▶ Work to complete: Extract every line of the entries below that contains the word "pink". Case counts.

▶ Stored data entries:
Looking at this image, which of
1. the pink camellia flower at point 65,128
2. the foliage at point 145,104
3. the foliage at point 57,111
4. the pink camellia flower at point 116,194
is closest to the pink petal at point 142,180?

▶ Output:
1. the pink camellia flower at point 65,128
4. the pink camellia flower at point 116,194
is closest to the pink petal at point 142,180?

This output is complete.